N-terminal Pro B-type Natriuretic Peptide Predicts Cardiac Events in Discharged Patients with Idiopathic Dilated Cardiomyopathy

Affiliations
  • 1Division of Cardiology, Cardiac and Vascular Center, Department of Medicine, Samsung Medical Center, Sungkyunkwan University School of Medicine, Seoul, Korea. eunseok.jeon@samsung.com

Abstract

BACKGROUND AND OBJECTIVES: Heart failure is a progressive chronic disease with high morbidity and mortality.

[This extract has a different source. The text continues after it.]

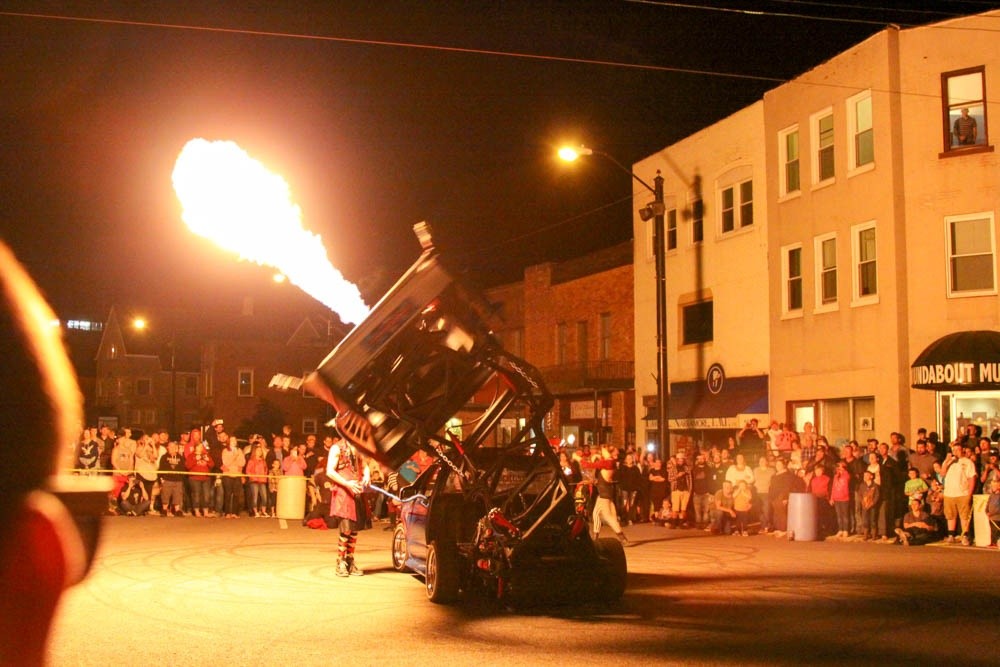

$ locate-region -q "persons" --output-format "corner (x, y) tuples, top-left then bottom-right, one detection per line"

The aim of this study was to determine whether the N-terminal pro B-type natriuretic peptide (NT-proBNP) levels in the blood can predict readmission due to heart failure or cardiac death (cardiac event) following hospital discharge, and if these are a better predictive marker than a pre-discharge echocardiogram or other laboratory parameters in discharged patients with idiopathic dilated cardiomyopathy (DCM).
SUBJECTS AND METHODS
The outcomes of 36 patients with idiopathic DCM, diagnosed on hospital admission, were retrospectively evaluated.
RESULTS
During a mean follow-up period of 520 days, a 22.2% rate of cardiac events was observed. Evaluation of the NT-proBNPs showed the mid-term (mean 84th day after discharge) outpatient (OPD) NT-proBNP levels to be a strong predictor of cardiac events, with an area under the curve analysis of 0.90. The optimal mid-term OPD NT-proBNP cut-off level for predicting cardiac events was 1500 pg/mL, with a sensitivity and specificity of 80 and 92%, respectively; patients with levels above this threshold had a 22.9 hazard ratio for cardiac events compared to those with levels below this threshold.
CONCLUSION
The mid-term OPD plasma NT-proBNP levels were able to predict cardiac events in discharged patients with idiopathic DCM, regardless of the admission or pre-discharge NT-proBNP levels and other laboratory parameters. The measurement of OPD NT-proBNP at the mid term follow-up may be useful in outpatient therapeutic monitoring or for the development of prognostic guidelines in patients with idiopathic DCM.

Keyword

Cardiomyopathy dilated; N-terminal pro-brain natriuretic peptide; Predictive value of tests; Cardiac event

MeSH Terms

Cardiomyopathy, Dilated*
Chronic Disease
Death
Follow-Up Studies
Heart Failure
Humans
Mortality
Natriuretic Peptide, Brain*
Outpatients
Plasma
Predictive Value of Tests
Retrospective Studies
Sensitivity and Specificity
Natriuretic Peptide, Brain

Figure

  • Fig. 1 Receiver operating characteristic curve for the mid-term OPD N-terminal pro-B-type natriuretic peptide cut-off values and their association with cardiac events during follow-up. OPD: outpatient department.

  • Fig. 2 Kaplan-Meier curves according to the predefined mid-term OPD N-terminal pro-B-type natriuretic peptide cut-off (1,500 pg/mL) level. OPD: outpatient department.